Source: https://www.facebook.com/jan.huijbrechts.9

"Ça a été sacrément beau – le plus beau que vous ayez jamais vu de votre vie", aurait dit le commandant en chef britannique Wellington après la bataille de Waterloo, le 18 juin, il y a donc exactement 210 ans. "Par Dieu !", ajouta-t-il, – incarnant ainsi la modestie même – "je ne pense pas que cela aurait été le cas si je n’avais pas été là." Ce que lui-même et beaucoup d’historiens britanniques oublient, c’est que la victoire à Waterloo n’était pas une victoire britannique, mais surtout une victoire alliée...

L’histoire de Waterloo est en effet imprégnée depuis 200 ans d’ambivalence et de distorsions historiques. Souvent, on oublie par exemple que la butte escarpée surmontée du lion de bronze menaçant, pointant vers la France et dominant le champ de bataille, n’a pas été édifiée en l’honneur de Wellington ou même du maréchal prussien Blücher, qui lui vint en aide à un moment critique à Waterloo, mais en souvenir du fait que le prince d’Orange fut blessé en cet endroit, alors qu’il menait les troupes néerlandaises au combat…
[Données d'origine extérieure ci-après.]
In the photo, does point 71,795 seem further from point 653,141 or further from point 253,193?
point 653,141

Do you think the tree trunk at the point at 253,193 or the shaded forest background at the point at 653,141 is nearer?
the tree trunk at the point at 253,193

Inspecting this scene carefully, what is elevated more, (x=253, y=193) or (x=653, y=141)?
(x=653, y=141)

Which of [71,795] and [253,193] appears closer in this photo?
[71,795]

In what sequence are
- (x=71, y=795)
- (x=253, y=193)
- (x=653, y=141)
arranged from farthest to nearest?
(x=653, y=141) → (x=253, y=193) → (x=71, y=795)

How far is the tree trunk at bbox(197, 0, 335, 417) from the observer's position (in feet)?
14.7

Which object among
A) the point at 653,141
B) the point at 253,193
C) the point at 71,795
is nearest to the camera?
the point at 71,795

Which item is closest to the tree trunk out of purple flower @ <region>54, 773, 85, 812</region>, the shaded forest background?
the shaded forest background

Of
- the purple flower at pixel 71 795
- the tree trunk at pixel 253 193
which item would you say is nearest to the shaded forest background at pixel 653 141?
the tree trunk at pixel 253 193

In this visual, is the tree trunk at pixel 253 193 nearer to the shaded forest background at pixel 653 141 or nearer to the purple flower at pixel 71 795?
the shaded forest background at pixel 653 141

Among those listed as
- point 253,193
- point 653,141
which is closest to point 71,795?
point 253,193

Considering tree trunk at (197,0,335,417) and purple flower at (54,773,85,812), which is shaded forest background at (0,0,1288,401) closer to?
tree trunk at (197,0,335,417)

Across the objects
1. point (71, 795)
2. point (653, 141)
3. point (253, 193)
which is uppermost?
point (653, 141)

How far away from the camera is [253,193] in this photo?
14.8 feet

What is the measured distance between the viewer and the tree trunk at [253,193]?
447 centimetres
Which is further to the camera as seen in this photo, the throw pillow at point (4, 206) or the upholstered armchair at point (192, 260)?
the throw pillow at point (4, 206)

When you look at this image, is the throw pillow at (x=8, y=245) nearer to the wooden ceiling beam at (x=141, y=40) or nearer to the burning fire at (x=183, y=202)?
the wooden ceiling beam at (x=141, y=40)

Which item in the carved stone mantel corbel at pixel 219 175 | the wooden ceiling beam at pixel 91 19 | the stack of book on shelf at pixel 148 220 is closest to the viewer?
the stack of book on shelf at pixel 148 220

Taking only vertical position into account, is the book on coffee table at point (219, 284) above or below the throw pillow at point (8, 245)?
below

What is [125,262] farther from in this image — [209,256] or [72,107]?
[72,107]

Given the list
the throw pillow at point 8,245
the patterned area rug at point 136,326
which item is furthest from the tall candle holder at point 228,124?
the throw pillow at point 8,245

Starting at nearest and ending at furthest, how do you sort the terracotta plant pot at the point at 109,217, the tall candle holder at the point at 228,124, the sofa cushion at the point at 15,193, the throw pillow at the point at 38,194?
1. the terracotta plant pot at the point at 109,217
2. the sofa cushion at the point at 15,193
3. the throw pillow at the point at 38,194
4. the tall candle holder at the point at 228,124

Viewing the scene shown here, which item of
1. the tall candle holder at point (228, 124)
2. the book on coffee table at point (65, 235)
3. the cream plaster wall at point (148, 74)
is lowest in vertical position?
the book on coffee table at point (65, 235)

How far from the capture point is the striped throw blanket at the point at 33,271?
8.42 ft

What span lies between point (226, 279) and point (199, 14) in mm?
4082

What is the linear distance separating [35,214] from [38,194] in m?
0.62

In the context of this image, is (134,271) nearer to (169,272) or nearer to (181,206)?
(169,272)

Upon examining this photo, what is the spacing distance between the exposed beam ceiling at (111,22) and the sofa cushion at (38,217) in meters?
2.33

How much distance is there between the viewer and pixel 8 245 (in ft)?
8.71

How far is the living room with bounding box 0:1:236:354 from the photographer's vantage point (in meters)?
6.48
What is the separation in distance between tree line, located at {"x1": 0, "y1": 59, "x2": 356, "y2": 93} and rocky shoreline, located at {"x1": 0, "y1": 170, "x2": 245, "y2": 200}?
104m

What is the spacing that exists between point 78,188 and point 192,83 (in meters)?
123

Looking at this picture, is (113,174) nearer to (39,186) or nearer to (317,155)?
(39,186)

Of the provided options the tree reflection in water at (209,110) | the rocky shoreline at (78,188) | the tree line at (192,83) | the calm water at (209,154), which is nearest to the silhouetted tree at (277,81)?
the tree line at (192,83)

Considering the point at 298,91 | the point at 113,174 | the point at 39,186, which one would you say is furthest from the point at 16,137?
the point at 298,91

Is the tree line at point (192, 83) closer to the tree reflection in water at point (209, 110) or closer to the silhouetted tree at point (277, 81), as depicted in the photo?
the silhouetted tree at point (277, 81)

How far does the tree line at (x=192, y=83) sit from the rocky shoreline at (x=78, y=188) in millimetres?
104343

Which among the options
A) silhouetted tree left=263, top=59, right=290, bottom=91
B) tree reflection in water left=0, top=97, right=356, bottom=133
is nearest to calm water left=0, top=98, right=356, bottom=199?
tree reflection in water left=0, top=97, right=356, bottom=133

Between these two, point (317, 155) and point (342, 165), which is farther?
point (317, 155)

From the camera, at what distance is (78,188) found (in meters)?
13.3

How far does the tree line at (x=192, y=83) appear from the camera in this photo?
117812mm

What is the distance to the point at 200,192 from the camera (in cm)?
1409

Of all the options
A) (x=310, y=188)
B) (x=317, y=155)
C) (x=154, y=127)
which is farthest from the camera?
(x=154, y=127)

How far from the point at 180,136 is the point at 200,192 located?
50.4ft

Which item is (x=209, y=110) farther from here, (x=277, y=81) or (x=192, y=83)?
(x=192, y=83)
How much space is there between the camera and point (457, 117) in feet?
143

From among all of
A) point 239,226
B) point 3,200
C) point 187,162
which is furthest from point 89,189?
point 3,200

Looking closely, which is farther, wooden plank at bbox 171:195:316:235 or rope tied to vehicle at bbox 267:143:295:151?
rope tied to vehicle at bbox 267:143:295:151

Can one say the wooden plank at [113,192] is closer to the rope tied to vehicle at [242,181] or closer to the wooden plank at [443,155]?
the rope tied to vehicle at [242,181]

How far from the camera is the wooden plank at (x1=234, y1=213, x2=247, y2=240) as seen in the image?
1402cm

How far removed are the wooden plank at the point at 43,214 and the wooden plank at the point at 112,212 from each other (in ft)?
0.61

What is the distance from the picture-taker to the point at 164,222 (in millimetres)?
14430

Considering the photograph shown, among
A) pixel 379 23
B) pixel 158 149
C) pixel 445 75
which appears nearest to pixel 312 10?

La bataille de Waterloo mit fin définitivement aux ambitions sans limite de l’empereur français Napoléon Bonaparte. Après sa désastreuse campagne de Russie en hiver 1812-1813 et les défaites françaises qui suivirent sur tous les fronts, il fut contraint de démissionner le 11 avril 1814 et fut exilé sur l’île d’Elbe. Le Premier Empire français fut dissous et la monarchie des Bourbons rétablie, mais en février 1815, Napoléon s’échappa de son exil et retourna en France pour reprendre le pouvoir. Pour consolider ce pouvoir, il était cependant nécessaire de vaincre la force alliée commandée par Wellington, qui se trouvait à sa frontière nord.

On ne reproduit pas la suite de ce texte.